Even as Israel attempts to reduce illegal border crossing, it is also important to ensure that those who receive permission to stay in Israel ­ even in a tolerated status ­ are protected from abuse by employers. The small number of recognized refugees, on the other hand, lacks any public integration or support program. In light of the experience of Israel with absorbing immigrants, and in light of the absorption services offered to recognized refugees in most OECD countries, it seems advisable that absorption services (e.g. ulpan, youth villages for children) be opened to recognized refugees in Israel. 10. Lie/Myth: All of the refugees want to stay here forever.

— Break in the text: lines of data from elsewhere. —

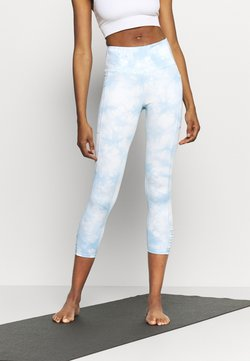 Cotton On Body - LOVE YOU A LATTE 7/8 - Tights - baby blue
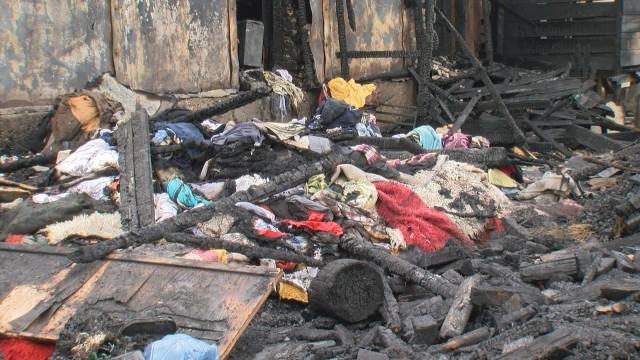 Пасторът А. Христов се зае с подслоняването на 7-те семейства, които изгубиха домовете си в Разлог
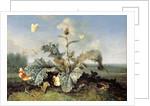 The Burdock Bush by Otto Marseus van Schrieck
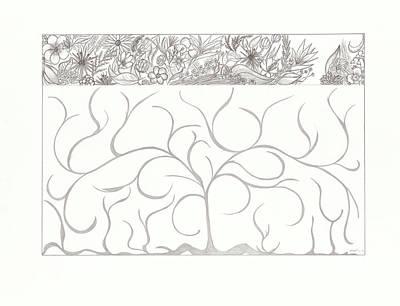 Natasha Drawing - #7 by Natasha Copson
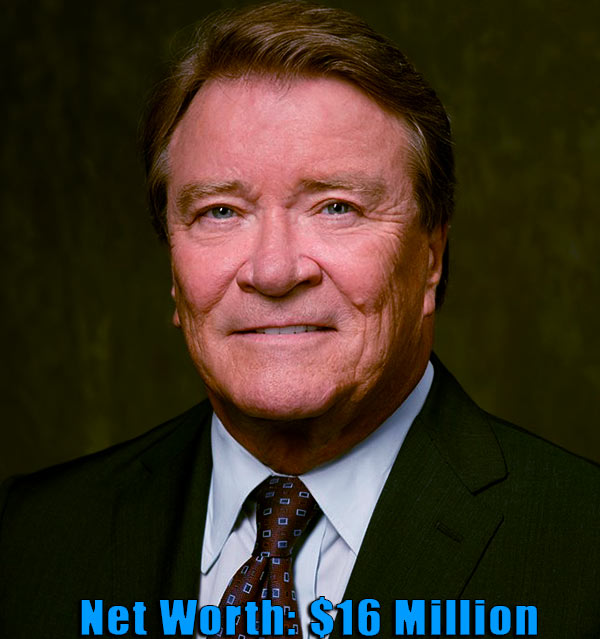 Image of American journalist, Steve Kroft net worth is $16 million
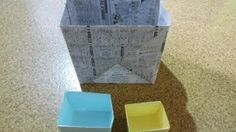 F-19 ★特大ゴミ箱の作り方★How To Make A Big Box.Origami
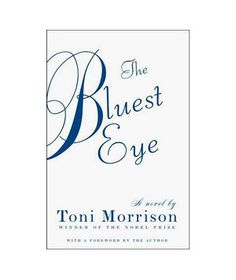 the internalization of pecola in the novel the bluest eye by toni morrison In a word, nobel prize laureate toni morrison's controversial novel the bluest eye is about u.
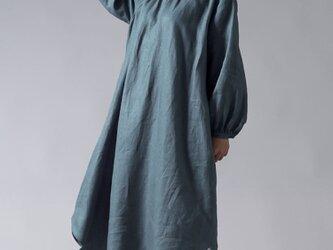 【wafu】中厚 高密度リネン フロントギャザーのスタンドカラードレス綾織リネン 国内織り/アクアマリン a034a-aqm2の画像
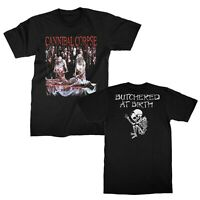 CANNIBAL CORPSE cd cvr BUTCHERED AT BIRTH Official SHIRT XXL 2X new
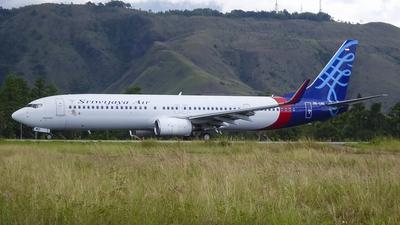 PK-CMO - Boeing 737-9LFER - Sriwijaya Air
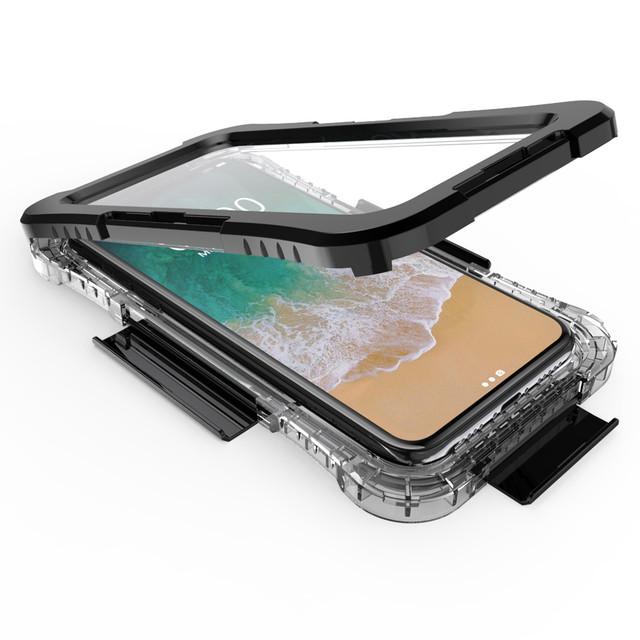 підводний чохол iphone x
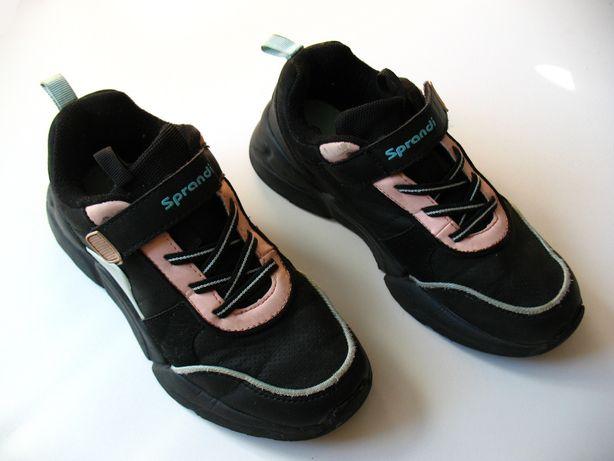 Lekkie, sportowe, wygodne buty Sprandi. Rozmiar 36. Wkładka: 23,5 cm.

The government claims that Israel is a small country. If every asylum seeker is granted refugee status, we will be flooded by an unlimited number of refugees, who will stay here forever, thus changing the country. Once a refugee has set foot in a foreign land, he will never want to leave. Reality: Most of the refugees recognized by the State of Israel have left the country. Those asylum seekers who have not been recognized are "stuck" and can not leave. Since the establishment of the State of Israel, only 190 refugees have been recognized as such. More than 100 of them, according to UNHCR figures, no longer live here. In 2007 the Olmert government decided to grant temporary status to the first 500 refugees who arrived from Darfur. Many of them are no longer in Israel, and others are preparing to leave. The reason: Many western countries have refugee and migrant quotas. Unlike Israel, they understand their international obligation and invest resources is absorbing refugees. A main condition for filing an emigration request is legal residence in the country in which the request is filed. By refusing to review asylum requests by Eritrean and Sudanese refugees, Israel is withholding their chance to emigrate to another country, where many of their relatives have already settled. So it seems that the efforts made by the government to make things harder for asylum seekers, so that they will leave, has created the opposite effect: Most of those who were granted refugee status emigrated to countries interested in absorbing refugees. The majority of asylum seekers is trapped in Israel and can not return to their home countries and can not emigrate to other countries that absorb immigrants.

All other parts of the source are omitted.